**What to work on**:
[A] Transcribe the commentary on Britain's complacent entrepreneurs from "At last a leading" to "about time too.".
[B] Write the next part of the commentary on Britain's complacent entrepreneurs, picking up after its final sentence.

**Document excerpt**:
Sadly Labour, still  the  main opposition party, welcomes the decision to continue with Hinckley Point C because it will create jobs, as though the many alternatives wouldn't.

It is difficult not to despair of British politics.

Monday 12 September 2016

Britain's complacent entrepreneurs.

At last a leading Tory, DR Liam Fox, Secretary of State for International Trade no less, has blown the gaffe. Britain's poor export performance is due to "business executives [who] would rather be playing golf on a Friday afternoon than negotiating export deals."

Good for him and about time too. 

For most of my lifetime Britain's poor economic performance has been blamed variously on lazy workers,  obstructive trade unions, inadequate education, absenteeism, restrictive red tape (even before we joined the EU), too many holidays, excessive pay demands, suffocating bureaucracy (this particularity in the nationalised industries),  and any thing else by which the onus can be placed on the workers and measures to protect their  interests and dignity.

**Provided material**:
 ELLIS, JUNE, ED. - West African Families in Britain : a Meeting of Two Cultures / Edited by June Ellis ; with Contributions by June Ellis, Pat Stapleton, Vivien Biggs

**Answers to each task**:
[A]
At last a leading Tory, DR Liam Fox, Secretary of State for International Trade no less, has blown the gaffe. Britain's poor export performance is due to "business executives [who] would rather be playing golf on a Friday afternoon than negotiating export deals."

Good for him and about time too.

[B]
My own list  has placed more emphasis on under- investment, short-termism, under-investment, poor management, under-investment, feeble  marketing, under-investment, lack of language skills, under-investment, failure to integrate the workforce into the management structure,  under-investment, lack of training and retraining (unless someone else pays for it), under-investment, and  a tendency to produce what people used to want rather than what they will want in the future.  Oh, and under-investment.

For the twenty or more years after the war "Made in Britain" was still seen as a guarantee of quality and Britain's firms tended to rely on this, rather than efficient marketing, to sell their products.Foreigners who wanted one of our products could form an orderly queue and when convenient we would supply one.  This certainly seemed to be the case with Landrover and Papua New guinea.  Until the 1960s even the German missionaries used Landrovers.  If you needed a spare part then a posh sounding firm would order you one and it might come in on the next boat but three.

 Then along came Toyota, highly competitive on price as well as quality.  I think they trained mechanics and  set up their service centres and spares departments before they sold any vehicles (as I believe did Volkswagen before they sold any cars in the US).  By he time I left PNG nearly all 4x4 vehicles were Toyotas or Suzukis, and Landrovers had become a rarity.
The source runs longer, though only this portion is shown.